Moon 8:  “Venus is a Star Who Gets What She Wants”


Moon #8 Painting: "Venus" by Larissa Tokmakova
Moon #8 Painting: “Venus” by Larissa Tokmakova

“It wasn’t a fixable problem.  Some of the problems cannot be fixed.”

We return to the Ikea in Red Bank in the eighth episode of Mike Daisey’s All the Faces of the Moon, where Daisey and his gender-morphing friend Jack are attending a service of the First Church of Christ Ikea Redeemer.

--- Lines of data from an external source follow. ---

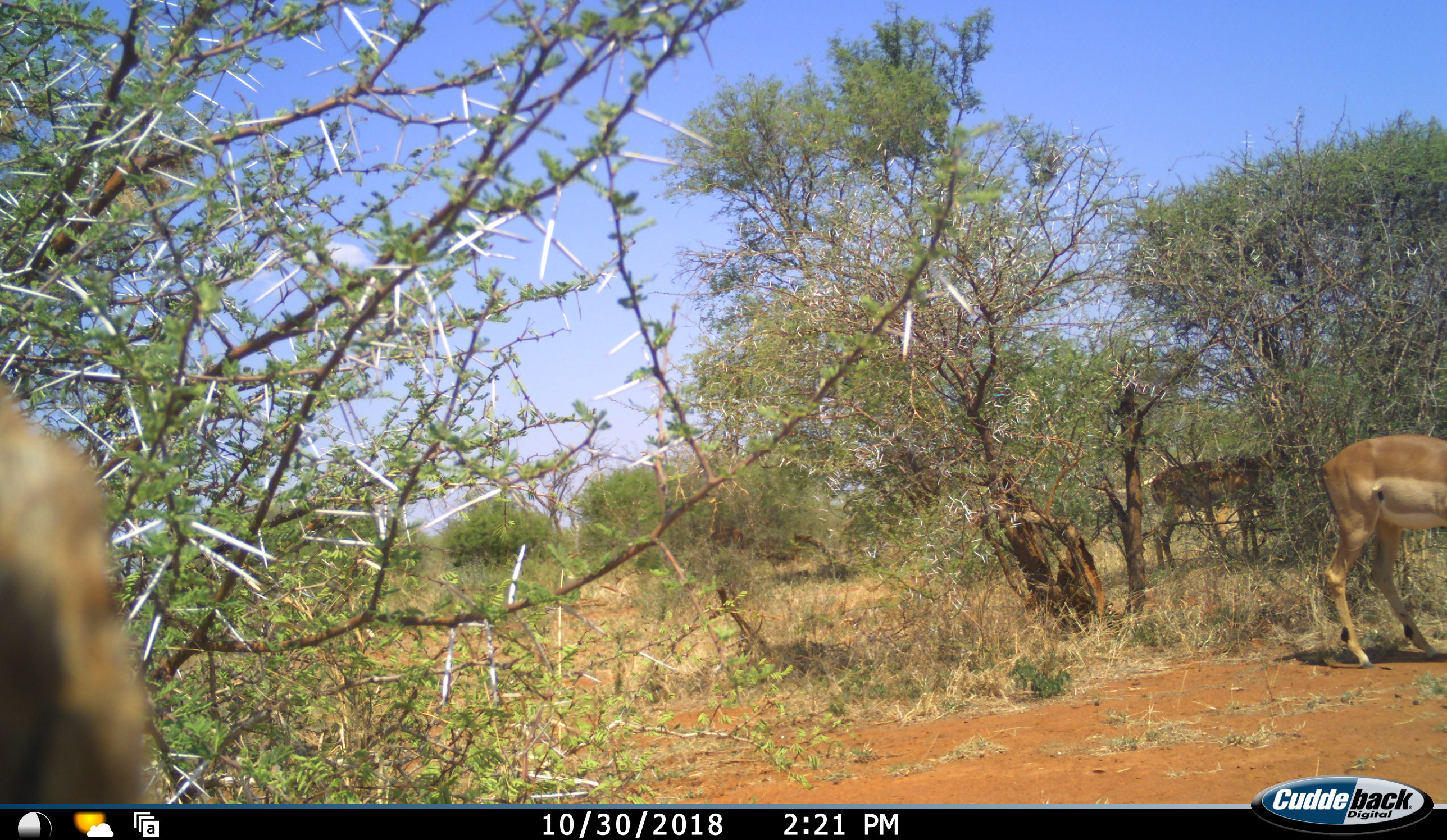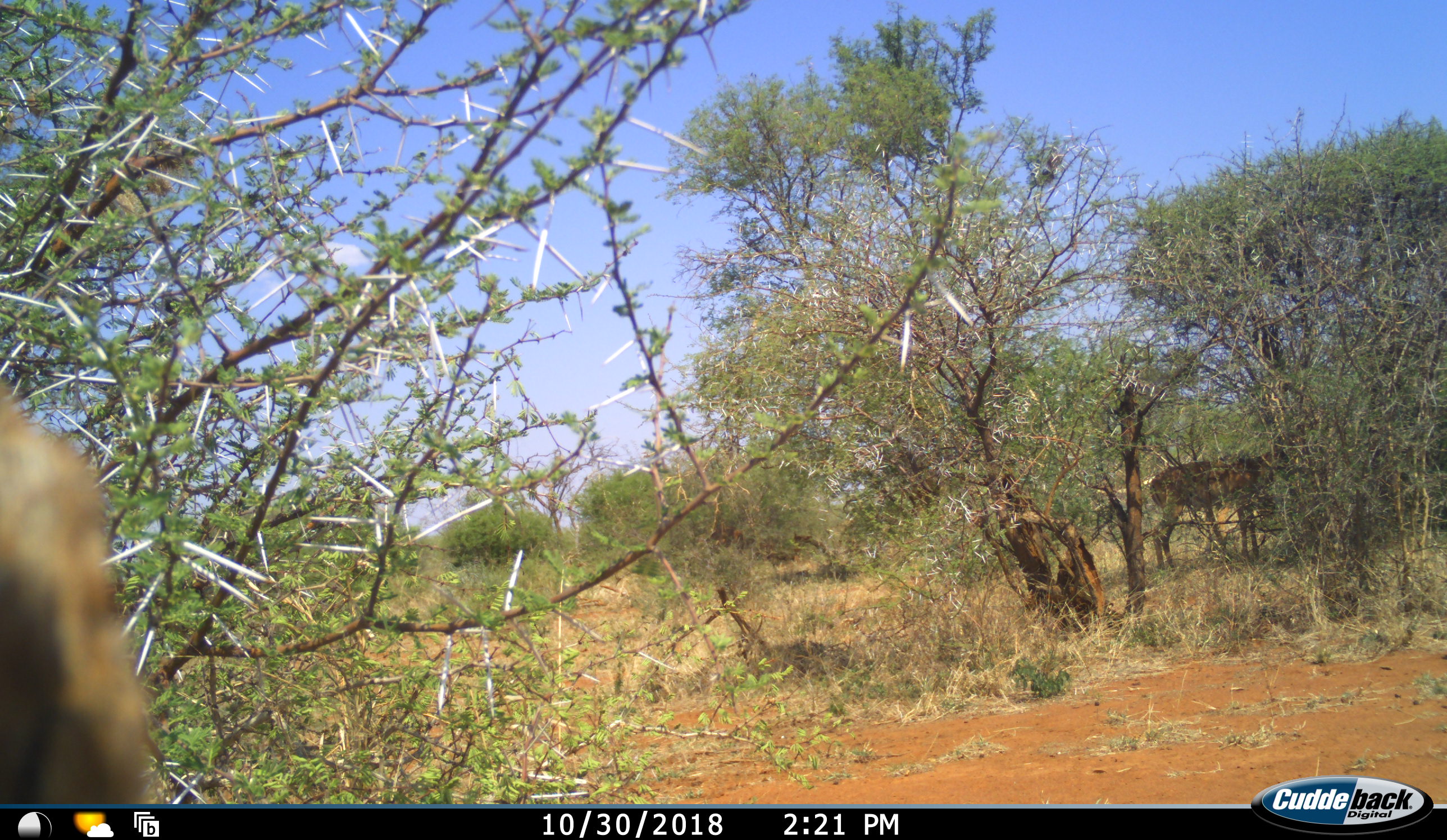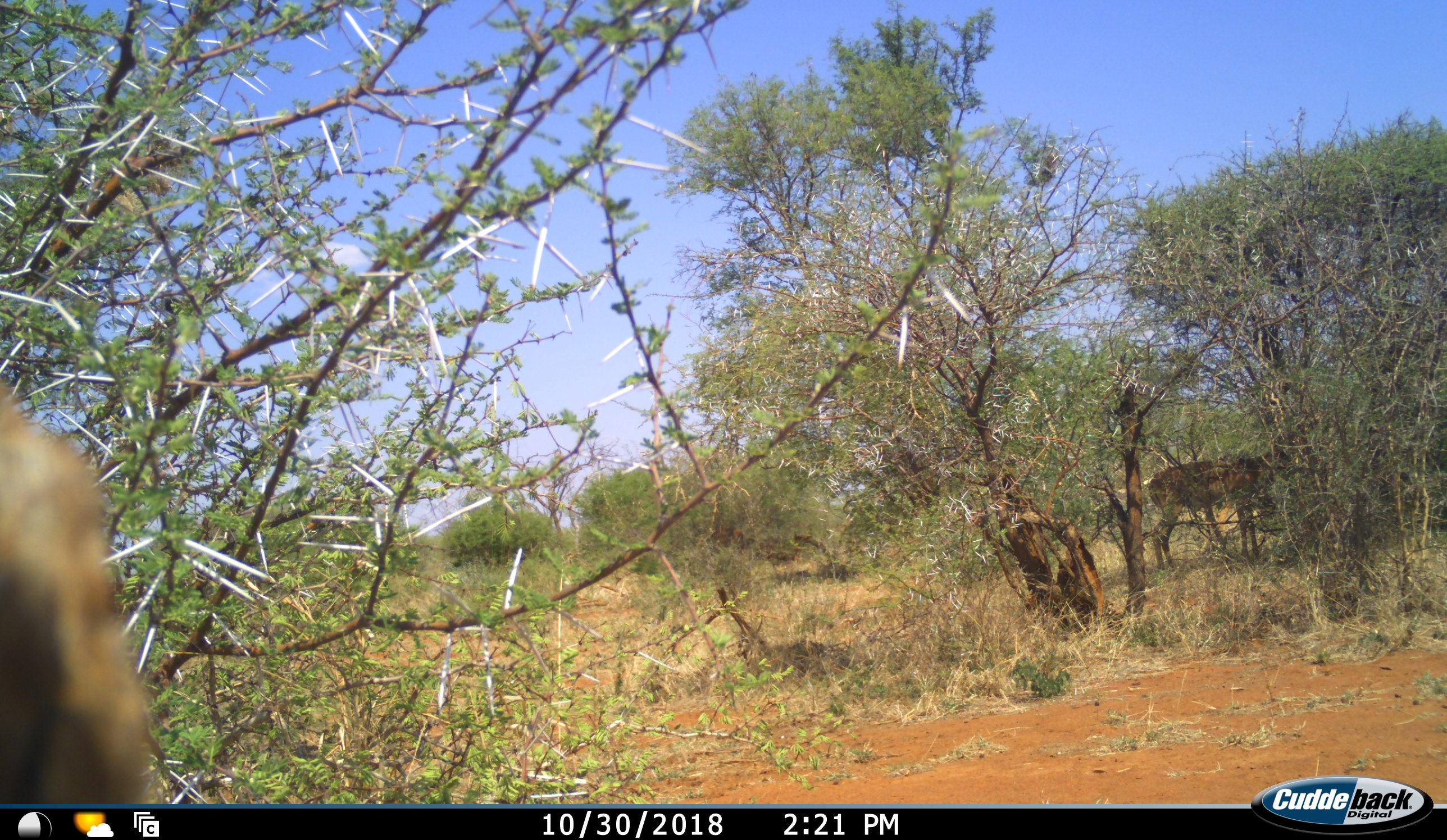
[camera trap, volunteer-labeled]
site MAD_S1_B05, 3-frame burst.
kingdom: Animalia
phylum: Chordata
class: Mammalia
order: Artiodactyla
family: Bovidae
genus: Aepyceros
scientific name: Aepyceros melampus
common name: impala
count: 3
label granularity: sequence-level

As Daisey relishes in his own blissful  introduction Ikea – the modern European designs, the affordable prices, and of course the meatballs – you begin to understand how a religion could take root in such a place.  The whimsically named First Church of Christ Ikea Redeemer meets in Ikeas showrooms across the county, where its congregants bask in the glory of industrial design but as a rule never actually purchase anything.    It’s the transformative aesthetic experience they are after.  Through industrial design, the devout believe, humans can re-envision the essence of nature.  “Design is the language that we have created to express what we see in the beauty of God,” says Reverend Billy in the service that Daisey attends.

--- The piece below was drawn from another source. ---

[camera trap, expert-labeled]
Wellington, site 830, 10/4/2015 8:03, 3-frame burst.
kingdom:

Daisey has been preaching the gospel of design throughout this piece (and even in previous monologues), so it is fitting to find it enshrined by its own orthodoxy within this intricate mythology he is constructing.   It also makes for a nice reminder that we have in a way crossed the point of no return in the narrative – Daisey has led us into his world of magic, gods, and ridiculous religions, and there is no turning back now.

After the service, Daisey catches up with his childhood friend Gibbs, who introduced Daisey to the world of magic and has since become a deacon in the Ikea Redeemer church.  Gibbs agrees that the mark that Daisey received from the specter of Death is bad news and he agrees to talk to some people about it.  The tenor of their interaction hints at a larger connection between them,  like the occult experiences they shared have made them blood brothers.

It’s as though the magic, if it can even be called that, divides the world into two populations:  those who practice it and the normal people, the ones Gibbs derisively refers to as “muggles.” Daisey loathes that word and the hipster occultists who use it – mostly because, as Gibbs points out, Daisey lives amongst the muggles.  “You’re like a mugglefucker,” Gibbs says.  Daisey’s rough-hewn high school friend lives “off the grid,” you see: no Facebook, no Twitter.  And it’s to his chagrin that Daisey has made the choice to interact with normal people, take part in social media, and live his normal life of monologing and meatballs.

Ultimately, Gibbs’ frustration with Daisey leads him to return an artifact of Daisey’s that he’s been holding a long time – Peter Falk’s glass eye.   It’s an absurd happening, but one that Daisey charges with genuine meaning.   This is something as random as the EYE OF COLUMBO, yet Daisey deftly uses it as a gesture to signal that he and Gibbs’ friendship is at its end.   This is something I maybe haven’t talked about enough, but Daisey’s ability to land a joke, hold for the laugh, and then land it AGAIN as a legit emotional beat is truly something special.  Like a mortal manifestation of the fundamental theatrical force.

Speaking of fundamental forces and things I don’t talk about enough, here’s one:  Jean-Michele Gregory.  Daisey’s wife and director, Jean-Michele makes her first proper appearance within Daisey’s narrative in this episode.  I have often wondered what Gregory’s roll is in the creation of Daisey’s work.  The monologues always seem to flow from him so naturally and extemporaneously; how exactly would one guide such a performance?  Does she serve as a story editor?  And acting coach?  Probably a little of both, but the fact that her handiwork remains utterly invisible suggests a deep dedication to Daisey’s material.   And so, at brunch, the place Daisey calls the “heart of our civilization,” he wants to tell her that he has been marked by Death.

Before he can really get into it though, he gets us wrapped up in the memories of the start of their romance.  In Seattle.  In Poland.   Back in the days when they first found Ikea.  And when he found out that Jean-Michele wasn’t just another muggle after all.